## PROVIDED RECORDS:

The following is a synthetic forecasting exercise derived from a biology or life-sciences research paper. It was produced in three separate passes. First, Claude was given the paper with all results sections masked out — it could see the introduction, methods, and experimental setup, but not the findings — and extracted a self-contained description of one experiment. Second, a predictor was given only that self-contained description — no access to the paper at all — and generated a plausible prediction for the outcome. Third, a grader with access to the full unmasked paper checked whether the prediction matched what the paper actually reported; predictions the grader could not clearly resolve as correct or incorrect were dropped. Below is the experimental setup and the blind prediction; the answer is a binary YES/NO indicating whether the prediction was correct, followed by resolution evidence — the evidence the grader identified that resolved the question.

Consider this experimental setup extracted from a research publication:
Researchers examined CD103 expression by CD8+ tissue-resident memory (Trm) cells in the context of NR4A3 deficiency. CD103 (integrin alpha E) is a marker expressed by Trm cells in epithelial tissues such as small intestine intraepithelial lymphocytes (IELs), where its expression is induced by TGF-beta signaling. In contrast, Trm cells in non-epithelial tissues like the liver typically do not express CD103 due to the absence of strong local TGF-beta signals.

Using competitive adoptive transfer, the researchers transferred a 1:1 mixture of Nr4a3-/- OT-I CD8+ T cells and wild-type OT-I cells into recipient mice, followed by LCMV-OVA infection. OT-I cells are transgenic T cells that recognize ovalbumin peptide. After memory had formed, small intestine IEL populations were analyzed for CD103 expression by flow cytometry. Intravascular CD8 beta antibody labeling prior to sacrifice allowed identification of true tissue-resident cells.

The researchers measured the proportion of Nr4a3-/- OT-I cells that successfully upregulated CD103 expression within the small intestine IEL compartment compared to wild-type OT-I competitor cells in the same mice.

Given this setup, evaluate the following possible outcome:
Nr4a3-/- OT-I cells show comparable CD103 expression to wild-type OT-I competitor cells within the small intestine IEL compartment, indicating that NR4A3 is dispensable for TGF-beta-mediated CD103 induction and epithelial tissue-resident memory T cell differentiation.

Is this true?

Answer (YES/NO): YES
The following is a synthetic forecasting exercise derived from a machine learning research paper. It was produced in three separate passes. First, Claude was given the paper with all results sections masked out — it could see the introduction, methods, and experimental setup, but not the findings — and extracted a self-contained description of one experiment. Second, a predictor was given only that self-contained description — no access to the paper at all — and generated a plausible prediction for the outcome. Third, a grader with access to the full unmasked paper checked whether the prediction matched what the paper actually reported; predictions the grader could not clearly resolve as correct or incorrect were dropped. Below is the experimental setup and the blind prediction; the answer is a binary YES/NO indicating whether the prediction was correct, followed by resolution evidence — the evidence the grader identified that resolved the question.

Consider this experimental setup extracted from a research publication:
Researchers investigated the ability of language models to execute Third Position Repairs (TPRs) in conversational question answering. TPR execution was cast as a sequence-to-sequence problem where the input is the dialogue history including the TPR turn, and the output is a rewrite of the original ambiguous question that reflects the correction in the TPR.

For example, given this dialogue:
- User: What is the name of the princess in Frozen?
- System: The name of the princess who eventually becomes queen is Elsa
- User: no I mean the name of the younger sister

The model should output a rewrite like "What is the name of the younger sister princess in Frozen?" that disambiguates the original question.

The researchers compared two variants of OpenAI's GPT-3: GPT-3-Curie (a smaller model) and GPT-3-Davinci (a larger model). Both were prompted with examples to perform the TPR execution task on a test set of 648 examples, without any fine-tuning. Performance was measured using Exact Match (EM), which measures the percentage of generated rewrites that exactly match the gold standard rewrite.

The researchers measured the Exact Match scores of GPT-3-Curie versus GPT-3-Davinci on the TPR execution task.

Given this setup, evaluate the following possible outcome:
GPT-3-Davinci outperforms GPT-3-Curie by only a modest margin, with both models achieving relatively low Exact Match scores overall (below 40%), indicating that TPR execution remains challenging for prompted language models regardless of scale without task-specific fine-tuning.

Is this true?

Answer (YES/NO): NO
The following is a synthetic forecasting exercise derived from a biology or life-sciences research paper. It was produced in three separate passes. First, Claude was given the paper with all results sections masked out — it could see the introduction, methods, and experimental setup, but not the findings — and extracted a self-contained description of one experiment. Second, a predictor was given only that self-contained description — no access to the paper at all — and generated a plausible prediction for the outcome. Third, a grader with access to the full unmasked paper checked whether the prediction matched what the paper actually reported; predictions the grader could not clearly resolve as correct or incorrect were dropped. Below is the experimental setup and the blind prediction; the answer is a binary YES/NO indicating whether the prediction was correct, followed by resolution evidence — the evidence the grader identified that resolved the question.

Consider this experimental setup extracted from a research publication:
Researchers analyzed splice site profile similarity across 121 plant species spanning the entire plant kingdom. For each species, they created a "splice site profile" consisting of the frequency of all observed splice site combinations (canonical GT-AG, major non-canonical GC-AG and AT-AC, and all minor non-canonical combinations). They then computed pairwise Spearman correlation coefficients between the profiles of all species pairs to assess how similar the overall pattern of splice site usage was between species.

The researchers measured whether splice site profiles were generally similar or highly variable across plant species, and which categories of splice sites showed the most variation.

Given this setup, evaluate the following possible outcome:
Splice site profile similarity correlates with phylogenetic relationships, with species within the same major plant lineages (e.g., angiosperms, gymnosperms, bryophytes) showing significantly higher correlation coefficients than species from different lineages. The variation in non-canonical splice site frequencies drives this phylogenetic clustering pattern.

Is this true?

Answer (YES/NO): NO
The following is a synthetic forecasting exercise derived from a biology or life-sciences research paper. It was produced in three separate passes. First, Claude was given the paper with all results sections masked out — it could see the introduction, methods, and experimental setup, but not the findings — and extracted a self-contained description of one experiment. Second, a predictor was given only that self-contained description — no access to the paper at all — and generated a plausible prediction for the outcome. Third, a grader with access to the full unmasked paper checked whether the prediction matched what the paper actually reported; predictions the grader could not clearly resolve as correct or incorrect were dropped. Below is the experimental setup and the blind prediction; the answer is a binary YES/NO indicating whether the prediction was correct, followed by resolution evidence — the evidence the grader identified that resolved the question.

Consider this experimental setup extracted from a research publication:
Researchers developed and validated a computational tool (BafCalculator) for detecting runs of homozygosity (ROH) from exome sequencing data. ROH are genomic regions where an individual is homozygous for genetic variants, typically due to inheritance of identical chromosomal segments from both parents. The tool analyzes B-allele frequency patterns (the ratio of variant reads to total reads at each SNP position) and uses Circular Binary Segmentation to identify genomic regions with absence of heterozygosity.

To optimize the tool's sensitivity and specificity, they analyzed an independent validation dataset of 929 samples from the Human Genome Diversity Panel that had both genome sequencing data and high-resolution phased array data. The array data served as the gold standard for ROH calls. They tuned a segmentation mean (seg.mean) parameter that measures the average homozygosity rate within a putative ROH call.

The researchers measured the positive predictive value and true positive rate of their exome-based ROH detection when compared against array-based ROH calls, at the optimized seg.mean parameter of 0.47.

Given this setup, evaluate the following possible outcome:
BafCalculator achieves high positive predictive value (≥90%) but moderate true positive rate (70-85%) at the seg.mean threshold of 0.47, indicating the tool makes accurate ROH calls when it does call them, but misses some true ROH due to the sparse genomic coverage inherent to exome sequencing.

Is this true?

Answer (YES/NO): YES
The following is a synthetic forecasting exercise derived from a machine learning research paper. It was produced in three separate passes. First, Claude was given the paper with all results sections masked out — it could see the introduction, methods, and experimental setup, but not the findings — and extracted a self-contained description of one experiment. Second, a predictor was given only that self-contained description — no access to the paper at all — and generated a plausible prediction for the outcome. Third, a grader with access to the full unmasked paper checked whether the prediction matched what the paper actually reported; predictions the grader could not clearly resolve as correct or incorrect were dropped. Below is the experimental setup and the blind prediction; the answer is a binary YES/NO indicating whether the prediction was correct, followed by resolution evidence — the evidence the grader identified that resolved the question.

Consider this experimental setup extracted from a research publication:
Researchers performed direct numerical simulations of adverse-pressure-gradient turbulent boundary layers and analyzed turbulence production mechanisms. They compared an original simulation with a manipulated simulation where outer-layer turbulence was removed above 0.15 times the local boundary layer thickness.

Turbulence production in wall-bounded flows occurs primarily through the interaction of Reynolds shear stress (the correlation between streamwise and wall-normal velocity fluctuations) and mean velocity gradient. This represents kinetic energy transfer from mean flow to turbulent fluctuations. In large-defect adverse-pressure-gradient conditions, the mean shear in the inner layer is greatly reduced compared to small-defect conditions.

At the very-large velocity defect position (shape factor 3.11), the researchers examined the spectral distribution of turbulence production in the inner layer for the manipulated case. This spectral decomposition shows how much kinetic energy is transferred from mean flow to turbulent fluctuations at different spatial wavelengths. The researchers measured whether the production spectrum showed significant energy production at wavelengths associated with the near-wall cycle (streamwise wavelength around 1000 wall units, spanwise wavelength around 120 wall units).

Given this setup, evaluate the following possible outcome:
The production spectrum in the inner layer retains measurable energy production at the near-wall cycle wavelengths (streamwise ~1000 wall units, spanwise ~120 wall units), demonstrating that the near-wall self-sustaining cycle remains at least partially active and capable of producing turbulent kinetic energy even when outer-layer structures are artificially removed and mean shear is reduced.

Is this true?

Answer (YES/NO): YES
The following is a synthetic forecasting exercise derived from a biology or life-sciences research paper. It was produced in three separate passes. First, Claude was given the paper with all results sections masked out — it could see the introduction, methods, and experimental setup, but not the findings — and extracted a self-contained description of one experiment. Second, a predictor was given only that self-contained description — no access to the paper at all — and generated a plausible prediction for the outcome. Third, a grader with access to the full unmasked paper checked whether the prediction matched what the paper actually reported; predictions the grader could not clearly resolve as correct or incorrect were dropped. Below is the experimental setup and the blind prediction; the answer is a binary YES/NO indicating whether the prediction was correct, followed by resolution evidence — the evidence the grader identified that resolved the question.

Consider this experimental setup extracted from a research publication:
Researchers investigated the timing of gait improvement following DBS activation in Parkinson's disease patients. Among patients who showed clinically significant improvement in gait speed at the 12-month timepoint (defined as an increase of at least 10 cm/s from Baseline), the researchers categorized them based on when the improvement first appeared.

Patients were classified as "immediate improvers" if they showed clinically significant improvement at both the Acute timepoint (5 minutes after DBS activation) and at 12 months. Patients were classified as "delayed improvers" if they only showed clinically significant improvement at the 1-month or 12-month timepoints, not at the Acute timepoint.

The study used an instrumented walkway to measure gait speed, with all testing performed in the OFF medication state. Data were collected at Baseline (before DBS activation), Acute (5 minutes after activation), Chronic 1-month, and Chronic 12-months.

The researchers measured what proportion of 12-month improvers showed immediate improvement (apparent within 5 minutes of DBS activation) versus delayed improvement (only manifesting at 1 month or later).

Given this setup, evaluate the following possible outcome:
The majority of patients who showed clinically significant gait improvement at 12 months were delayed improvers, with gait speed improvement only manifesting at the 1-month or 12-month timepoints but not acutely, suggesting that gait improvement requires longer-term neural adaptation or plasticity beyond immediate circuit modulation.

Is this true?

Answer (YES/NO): NO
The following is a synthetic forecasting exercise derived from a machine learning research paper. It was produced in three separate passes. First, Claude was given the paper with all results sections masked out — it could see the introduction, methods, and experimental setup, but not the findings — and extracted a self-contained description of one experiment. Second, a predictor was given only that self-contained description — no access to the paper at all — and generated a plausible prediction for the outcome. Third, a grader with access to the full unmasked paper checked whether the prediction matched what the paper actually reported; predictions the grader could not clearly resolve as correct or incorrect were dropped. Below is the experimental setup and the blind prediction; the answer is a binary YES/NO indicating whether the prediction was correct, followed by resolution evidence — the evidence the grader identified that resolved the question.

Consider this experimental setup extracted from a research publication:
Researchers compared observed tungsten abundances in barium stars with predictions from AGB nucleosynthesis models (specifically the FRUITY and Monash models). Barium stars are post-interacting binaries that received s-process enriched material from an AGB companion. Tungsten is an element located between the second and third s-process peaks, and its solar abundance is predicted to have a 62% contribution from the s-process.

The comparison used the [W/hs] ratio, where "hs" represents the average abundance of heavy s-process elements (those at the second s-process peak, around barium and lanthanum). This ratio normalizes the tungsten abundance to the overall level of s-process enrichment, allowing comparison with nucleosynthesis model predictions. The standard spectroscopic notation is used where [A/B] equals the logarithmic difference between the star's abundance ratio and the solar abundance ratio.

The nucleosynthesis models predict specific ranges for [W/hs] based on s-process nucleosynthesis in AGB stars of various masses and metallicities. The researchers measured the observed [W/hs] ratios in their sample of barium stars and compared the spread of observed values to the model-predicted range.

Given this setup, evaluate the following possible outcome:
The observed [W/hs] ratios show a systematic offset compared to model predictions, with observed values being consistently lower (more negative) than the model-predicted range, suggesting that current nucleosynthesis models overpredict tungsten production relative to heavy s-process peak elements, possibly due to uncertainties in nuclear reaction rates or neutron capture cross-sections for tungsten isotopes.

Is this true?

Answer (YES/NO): NO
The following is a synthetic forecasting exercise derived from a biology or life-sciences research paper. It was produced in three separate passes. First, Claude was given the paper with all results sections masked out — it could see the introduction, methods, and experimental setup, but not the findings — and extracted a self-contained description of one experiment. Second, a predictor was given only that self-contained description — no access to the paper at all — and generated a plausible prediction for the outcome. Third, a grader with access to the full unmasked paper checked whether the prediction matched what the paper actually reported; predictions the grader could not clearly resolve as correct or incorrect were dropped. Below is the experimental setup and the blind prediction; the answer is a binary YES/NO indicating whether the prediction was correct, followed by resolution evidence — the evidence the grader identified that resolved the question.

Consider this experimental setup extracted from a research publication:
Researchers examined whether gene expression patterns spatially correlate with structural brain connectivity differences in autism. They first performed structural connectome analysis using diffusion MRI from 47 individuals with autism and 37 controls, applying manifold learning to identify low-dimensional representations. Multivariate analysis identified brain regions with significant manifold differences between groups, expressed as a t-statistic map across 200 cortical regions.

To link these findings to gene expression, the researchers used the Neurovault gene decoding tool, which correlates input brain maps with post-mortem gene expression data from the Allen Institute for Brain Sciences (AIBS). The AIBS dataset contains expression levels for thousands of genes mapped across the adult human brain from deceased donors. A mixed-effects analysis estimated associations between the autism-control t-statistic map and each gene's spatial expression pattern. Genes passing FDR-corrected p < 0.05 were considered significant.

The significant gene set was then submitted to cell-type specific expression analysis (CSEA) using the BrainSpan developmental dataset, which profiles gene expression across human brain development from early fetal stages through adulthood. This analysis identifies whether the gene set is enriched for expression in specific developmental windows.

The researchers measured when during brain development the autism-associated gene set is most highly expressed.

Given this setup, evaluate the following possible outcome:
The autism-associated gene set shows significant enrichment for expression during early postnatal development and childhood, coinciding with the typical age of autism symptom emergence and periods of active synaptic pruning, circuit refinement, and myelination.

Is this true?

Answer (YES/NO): YES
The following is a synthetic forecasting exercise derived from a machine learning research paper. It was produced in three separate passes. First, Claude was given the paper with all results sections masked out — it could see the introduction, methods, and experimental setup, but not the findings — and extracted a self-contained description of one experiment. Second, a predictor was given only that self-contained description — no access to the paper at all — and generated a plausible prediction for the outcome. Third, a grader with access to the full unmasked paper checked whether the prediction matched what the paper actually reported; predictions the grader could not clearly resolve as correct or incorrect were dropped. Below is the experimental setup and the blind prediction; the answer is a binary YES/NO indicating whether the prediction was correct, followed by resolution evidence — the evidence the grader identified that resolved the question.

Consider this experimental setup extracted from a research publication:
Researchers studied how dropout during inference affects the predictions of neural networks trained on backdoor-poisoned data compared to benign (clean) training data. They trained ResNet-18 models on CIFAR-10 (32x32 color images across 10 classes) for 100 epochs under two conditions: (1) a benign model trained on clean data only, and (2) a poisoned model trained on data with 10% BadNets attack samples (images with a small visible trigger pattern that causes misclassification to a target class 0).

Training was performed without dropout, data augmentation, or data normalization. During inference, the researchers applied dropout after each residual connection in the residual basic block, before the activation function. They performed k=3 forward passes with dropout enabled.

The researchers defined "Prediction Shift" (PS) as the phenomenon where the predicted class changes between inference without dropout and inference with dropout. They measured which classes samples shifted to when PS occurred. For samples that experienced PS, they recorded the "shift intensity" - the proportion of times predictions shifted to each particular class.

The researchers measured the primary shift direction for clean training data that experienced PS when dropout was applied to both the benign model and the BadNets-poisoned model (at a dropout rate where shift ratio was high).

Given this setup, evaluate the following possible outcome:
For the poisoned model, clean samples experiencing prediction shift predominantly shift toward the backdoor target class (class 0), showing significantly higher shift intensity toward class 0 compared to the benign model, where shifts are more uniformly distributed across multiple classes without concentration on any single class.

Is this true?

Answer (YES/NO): NO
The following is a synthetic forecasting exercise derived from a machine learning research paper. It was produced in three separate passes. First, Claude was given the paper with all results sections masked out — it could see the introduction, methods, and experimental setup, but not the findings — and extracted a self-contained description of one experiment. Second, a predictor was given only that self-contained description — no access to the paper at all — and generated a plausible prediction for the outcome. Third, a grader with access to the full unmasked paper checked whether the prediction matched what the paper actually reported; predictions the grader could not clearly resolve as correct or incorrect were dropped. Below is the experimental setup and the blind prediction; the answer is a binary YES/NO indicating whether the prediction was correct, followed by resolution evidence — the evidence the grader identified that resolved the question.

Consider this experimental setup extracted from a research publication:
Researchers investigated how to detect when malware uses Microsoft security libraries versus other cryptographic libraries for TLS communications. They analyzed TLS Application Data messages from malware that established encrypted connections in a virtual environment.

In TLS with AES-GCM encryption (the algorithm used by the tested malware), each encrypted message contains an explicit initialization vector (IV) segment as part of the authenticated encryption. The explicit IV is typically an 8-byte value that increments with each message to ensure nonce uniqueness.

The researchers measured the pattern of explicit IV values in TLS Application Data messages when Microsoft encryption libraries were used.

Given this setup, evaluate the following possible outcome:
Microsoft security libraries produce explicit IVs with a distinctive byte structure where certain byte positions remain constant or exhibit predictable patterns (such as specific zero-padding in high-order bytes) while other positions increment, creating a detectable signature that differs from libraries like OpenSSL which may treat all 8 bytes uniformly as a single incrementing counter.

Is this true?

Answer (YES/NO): NO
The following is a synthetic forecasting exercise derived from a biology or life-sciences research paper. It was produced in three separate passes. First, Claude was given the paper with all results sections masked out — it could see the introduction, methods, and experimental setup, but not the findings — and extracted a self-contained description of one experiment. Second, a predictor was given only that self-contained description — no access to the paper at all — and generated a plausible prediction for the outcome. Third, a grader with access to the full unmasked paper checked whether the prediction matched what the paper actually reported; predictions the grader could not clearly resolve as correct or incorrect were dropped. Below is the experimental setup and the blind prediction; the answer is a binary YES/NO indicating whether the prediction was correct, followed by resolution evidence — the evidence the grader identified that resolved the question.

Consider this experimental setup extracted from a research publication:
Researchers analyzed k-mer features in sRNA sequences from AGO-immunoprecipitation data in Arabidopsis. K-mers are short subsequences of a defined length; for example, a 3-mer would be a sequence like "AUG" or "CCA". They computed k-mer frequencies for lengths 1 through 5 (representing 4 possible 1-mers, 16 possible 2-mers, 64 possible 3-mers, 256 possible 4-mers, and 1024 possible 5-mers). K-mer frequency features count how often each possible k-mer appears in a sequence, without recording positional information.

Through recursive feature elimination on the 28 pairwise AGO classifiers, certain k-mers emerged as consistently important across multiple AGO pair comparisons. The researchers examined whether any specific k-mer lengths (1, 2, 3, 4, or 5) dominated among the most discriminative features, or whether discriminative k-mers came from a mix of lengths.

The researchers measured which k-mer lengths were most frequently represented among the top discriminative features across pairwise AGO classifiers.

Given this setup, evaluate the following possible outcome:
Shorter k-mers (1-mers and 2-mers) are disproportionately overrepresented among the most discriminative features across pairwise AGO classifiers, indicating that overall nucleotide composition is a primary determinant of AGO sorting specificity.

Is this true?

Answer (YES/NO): NO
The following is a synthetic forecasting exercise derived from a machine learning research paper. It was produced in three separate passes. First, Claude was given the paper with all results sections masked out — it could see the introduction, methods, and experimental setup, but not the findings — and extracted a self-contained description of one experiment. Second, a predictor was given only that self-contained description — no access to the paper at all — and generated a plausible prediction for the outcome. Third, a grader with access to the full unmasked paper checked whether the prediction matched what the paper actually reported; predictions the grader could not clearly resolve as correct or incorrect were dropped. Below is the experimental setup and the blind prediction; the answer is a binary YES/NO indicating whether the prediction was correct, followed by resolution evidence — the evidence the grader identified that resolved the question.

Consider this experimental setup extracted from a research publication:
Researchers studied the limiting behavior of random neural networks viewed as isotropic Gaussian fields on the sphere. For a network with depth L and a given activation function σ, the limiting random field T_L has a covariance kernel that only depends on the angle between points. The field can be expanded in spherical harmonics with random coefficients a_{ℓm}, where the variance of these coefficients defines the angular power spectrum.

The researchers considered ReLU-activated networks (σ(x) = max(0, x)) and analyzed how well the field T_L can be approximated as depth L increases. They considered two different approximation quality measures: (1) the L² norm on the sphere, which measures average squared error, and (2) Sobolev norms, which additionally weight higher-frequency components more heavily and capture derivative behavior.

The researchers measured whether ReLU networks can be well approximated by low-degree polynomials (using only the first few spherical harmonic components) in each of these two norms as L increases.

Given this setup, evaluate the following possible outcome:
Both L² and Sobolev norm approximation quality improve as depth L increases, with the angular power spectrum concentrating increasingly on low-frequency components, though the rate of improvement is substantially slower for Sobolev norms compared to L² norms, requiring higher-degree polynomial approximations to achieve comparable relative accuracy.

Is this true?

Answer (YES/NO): NO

## TO DO:
Look for the word "multiple" in the records above, count the lines that hold it, and give only that number.

## TASK OUTPUT:
2